Carson Center’s Fleming has work selected for Cedars-Sinai permanent collection

Jesse Fleming’s “Jane the Baptist” (Installation View, 2017) at Five Car Garage gallery in Los Angeles. Photo by Aaron Maclachian.
Jesse Fleming’s “Jane the Baptist” (Installation View, 2017) at Five Car Garage gallery in Los Angeles. Photo by Aaron Maclachian.

Carson Center’s Fleming has work selected for Cedars-Sinai permanent collection

calendar icon14 Oct 2019    

Lincoln, Neb.—Jesse Fleming, assistant professor of emerging media arts in the Johnny Carson Center for Emerging Media Arts at Nebraska, had his video work, titled “Jane the Baptist,” acquired by the permanent collection of Cedars-Sinai Medical Center in Los Angeles.

“There’s a feeling of security and honor for the work to have been placed in a collection like this,” Fleming said. “Whenever a work goes into a permanent collection, it means that it’s guaranteed for the duration of the collection. There are no forevers, but it’s as close as you can get.
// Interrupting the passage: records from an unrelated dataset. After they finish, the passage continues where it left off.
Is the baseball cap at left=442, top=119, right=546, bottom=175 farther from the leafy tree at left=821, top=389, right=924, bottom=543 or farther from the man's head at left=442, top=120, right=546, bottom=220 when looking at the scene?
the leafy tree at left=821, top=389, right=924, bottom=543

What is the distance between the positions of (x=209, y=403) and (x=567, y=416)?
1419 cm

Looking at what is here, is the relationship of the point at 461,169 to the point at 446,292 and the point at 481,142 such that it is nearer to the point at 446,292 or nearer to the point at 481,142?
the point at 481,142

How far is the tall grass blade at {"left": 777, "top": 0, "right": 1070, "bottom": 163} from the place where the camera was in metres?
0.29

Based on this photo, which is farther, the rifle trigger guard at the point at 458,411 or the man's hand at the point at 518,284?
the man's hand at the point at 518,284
I feel a lot of encouragement and happiness for the piece, myself, and Miguel De Pedro, who collaborated on the work by creating the original score.”

The Cedars-Sinai Collection began more than 50 years ago and includes more than 4,000 paintings, sculptures, photos, drawings and limited-edition prints. The collection includes works by Pablo Picasso, Andy Warhol, Roy Lichtenstein, David Hockney, Willem de Koonig, Frank Stella, Joan Miró, Max Ernst, Robert Irwin, Jennifer Steinkamp, and John Baldesarri among many others.Every piece in the medical center’s collection is showcased in the corridors, lobbies, offices, courtyards and walkways to promote and encourage healing and comfort. The center’s Advisory Council for the Arts, which includes fine-art enthusiasts and art professionals, selects the pieces to be included in the collection.

Fleming’s work is the first video artwork to be added to the collection.

“Often times you go into a hospital and in the waiting room, their programming on the monitors is unhelpful to healing and to our psyche,” Fleming said. “It’s often a lot of daytime TV, people at odds with each other—it’s a little rough. I was quite glad to have the board change that by programming video artwork that could be healing.”

“Jane the Baptist,” was created in 2017 and was originally shown at Five-Car Garage gallery in Los Angeles. It runs about 13 minutes and is described as “a sci-fi-techno-ecstatic voyage through the birth canals of modern automated car washes within Los Angeles County.”

“It’s a simple thing, but it’s a full sensory experience,” Fleming said. “It has a phonetic, auditory-visual component as well. And there’s a lot of emotion within it, too. It can be nostalgia. It can be sort of awe. And in the case of Los Angeles, it’s almost like worship because cars are quite important. There are many car washes throughout Southern California. There are quite a few that are almost cathedral or Disneyland-level car washes.”

Fleming said his work comes from the lens of mindfulness.

“Like how multi-sensory experiences are engaging the viewer or myself and how that can be shaped as a vehicle towards meaning,” he said. “In this case, removing the vehicle and creating just the surround of the car wash and structuring it in such a way that the edit was disorienting. The work is about 13 minutes long, but people would often stay for a half hour or 45 minutes before recognizing that it had looped a couple of times.”

Both the video and the accompanying musical score were designed to create an infinite hold on the viewer.

“One side is the ecstatic, transcendent container, and then the other side points to susceptibility of the human condition, where we are on a track linearly being pulled toward sensory fulfillment,” Fleming said. “And part of the interesting thing for me about the car wash was the mechanization of that. Cars are literally being washed by robots and sensed by sensors, which are defining the parameters so as we’re moving further and further towards a relationship with artificial intelligence and autonomous vehicles, the piece was touching upon these sides of a multi-dimensional story.”

Fleming is an internationally exhibited artist and filmmaker. He came to Nebraska this fall from San Francisco, where he was a lecturer of virtual reality at Stanford University. He also taught virtual reality, video, photography, design and mindfulness for creative process at UCLA from 2014-2017.

His work has shown at commercial galleries, public spaces, nonprofit galleries and cultural institutions, including the Massachusetts Museum of Contemporary Art; Borusan Contemporary in Istanbul, Turkey; The National Film Museum of Frankfurt, Germany; The San Francisco Symphony; The Walt Disney Concert Hall; Creative Time in New York City, amongst others. He was listed by ArtForum as one of the top 10 Los Angeles artists of 2014 and is in the collection of the Whitney Museum of American Art; Borusan Contemporary; and Rutter Family Art Foundation in Norfolk, Virginia.